Thursday, September 24, 2020

Rocky Moretti  202.262.0714 (cell)
Carolyn Bonifas Kelly 703.801.9212 (cell)


Eds. The TRIP report includes a list of the most congested sections of Long Island roadways and a list of projects most needed to help relieve traffic congestion on Long Island. Click here for the full report, news conference recording, infographics and video interview footage with report authors.

Long Island, NY – The high level of traffic congestion on Long Island hampers the region’s economic competitiveness and impacts quality of life in the area, according to a new report released today by TRIP, a national transportation research nonprofit. The report, Keeping Long Island Mobile: Accomplishments and Challenges in Improving Accessibility on Long Island to Support Quality of Life and a Strong Economy, examines the mobility and efficiency of the region’s transportation system and identifies improvements needed to enhance access.

Traffic congestion on Long Island results in 93 million hours of delay to occupants of private vehicles and large commercial trucks and costs drivers $1.9 billion annually in the form of lost time and 41.5 million gallons of additional fuel. TRIP estimates the average Long Island commuter annually spends an additional 81 hours annually stuck in traffic due to congestion and loses $1,684 in the value of wasted time and fuel. Daily rush hour vehicle hours of delay on Long Island are projected to increase by 57 percent by 2045.

According to TRIP’s report, by 2045, Long Island’s population is projected to increase 14 percent and daily vehicle travel during rush hour on Long Island is anticipated to increase 13 percent. Long Island commuters overwhelmingly use private vehicles for commuting, with 74 percent indicating they drove alone as their means of transportation to work and eight percent indicating they used carpools. Most New York metro trips that originate in Nassau or Suffolk County terminate at destinations on Long Island, with 73 remaining in the same county and 24 percent traveling to other locations on Long Island (including Queens and Brooklyn).

The chart below lists the most congested portions of Long Island roadways, based on a 2017 report from the New York Metropolitan Transportation Council.

“No Long Islander would be surprised to hear that the traffic we deal with every single day is bad for our quality of life and worse for our region’s economic vitality, yet the staggering statistics in the TRIP report are a real wake-up call that we need to make big investments in improving our infrastructure, and we need to find innovative solutions to the problems we’ve ignored for far too long,” said New York State Senator Anna M. Kaplan, member of the Senate Transportation Committee. “Additionally, as we look to jumpstart our economy and recover from the impacts of the coronavirus pandemic on our community, there is no better economic driver than big, sustained investments in infrastructure improvements.
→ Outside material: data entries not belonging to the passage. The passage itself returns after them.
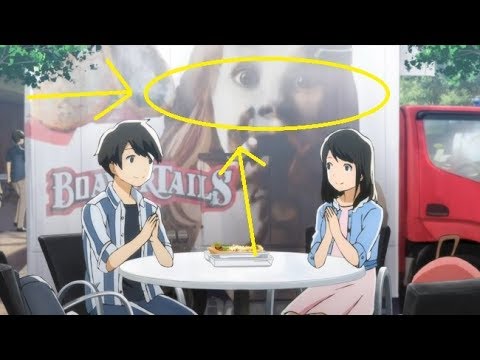 Hilarious Animation Fails That Make Japanese Cartoons So Unique Video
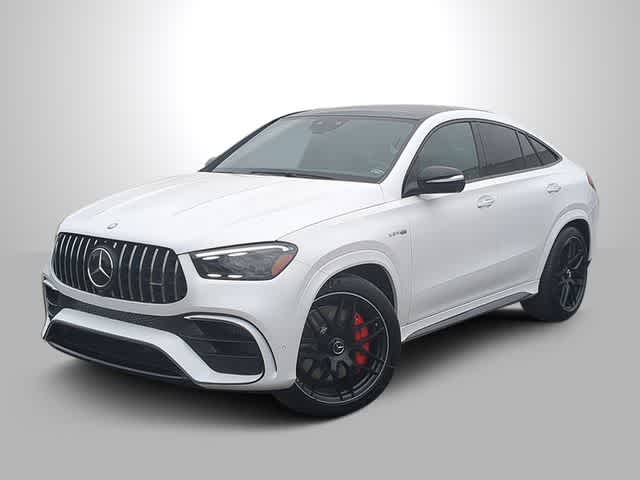 2026 Mercedes-Benz GLE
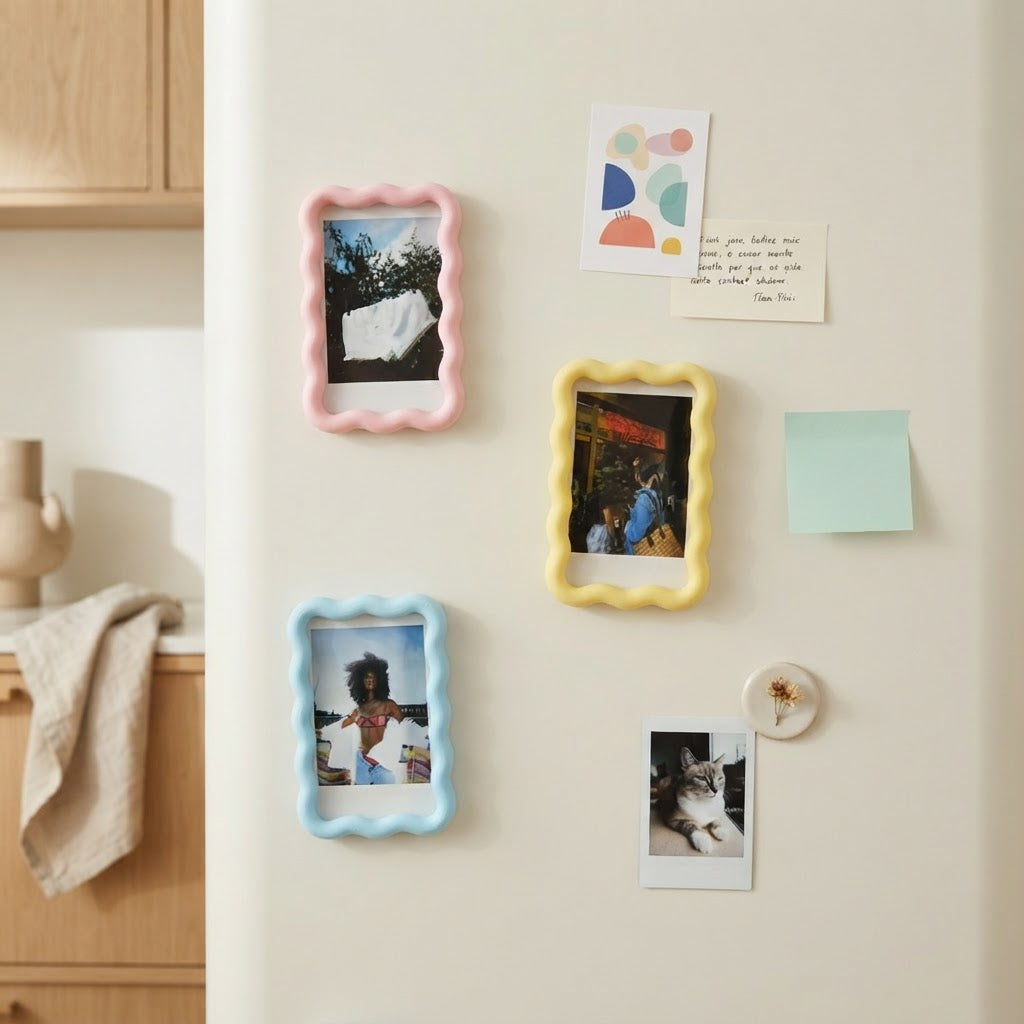 Cornice Magnetica | Chioda.Frames | 8 Colori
The time to act is now and the situation is critical, so I am urging our federal representatives to continue fighting for Long Island to get the resources we need and deserve, and I urge the federal administration to step up and do the right thing.”

In addition to personal mobility, the reliable movement of freight on Long Island is critical to the health and efficiency of the region’s economy. Mounting traffic congestion on Long Island resulted in three million hours of delay to large commercial trucks (a subset of the overall 93 million hours of annual congestion-related delays) and an annual economic cost of $162 million (a subset of the overall $1.9 billion cost).

“A safe and efficient transportation system helps spur economic growth and thus it is critical that we continue to invest in projects to reduce and manage congestion in our region,” said Kevin S. Law, president and CEO of the Long Island Association.

Reducing and managing traffic congestion on Long Island will require that the region proceed with projects, improvements or programs to increase the capacity or efficiency of the region’s transportation system or reduce peak-hour demand on the system.  These projects, improvements or programs include expanding the capacity of the system, improving efficiency and managing demand on the system.

“A safe and well-maintained transportation system can strengthen America’s economy, enhance personal mobility and facilitate more efficient movement of goods, but the future of this network could be in jeopardy without increased federal investment,” said Robert Sinclair, Jr., AAA Northeast manager of media relations. “The need for investment in transportation across the nation remains urgent. Long Island and all states benefit from a modern, accessible transportation system. AAA urges Congress and the current administration to prioritize transportation investments to ensure safe, efficient and reliable mobility across the United States.”

The TRIP report includes a list of the most needed projects, improvements or programs to improve mobility on Long Island, provided via a TRIP survey of Nassau and Suffolk Counties. These needed mobility projects include improvements to critical interchanges and intersections including Seaford Oyster Bay Expressway and Old Country Road, Wantagh Parkway and OId Country Road and Stewart Avenue and Clinton Road; the extension of the region’s trail system; and, expanded rail and bus rapid transit facilities.

“The importance of a reliable transportation system has been reinforced on Long Island during the COVID-19 pandemic, which placed increased importance on the ability of a region’s transportation network to support a reliable supply chain and safely move people,” said Dave Kearby, TRIP’s executive director. “In order to restore and sustain Long Island’s economy, maintain personal and commercial mobility, and improve quality of life, adequate transportation investment must remain a priority.”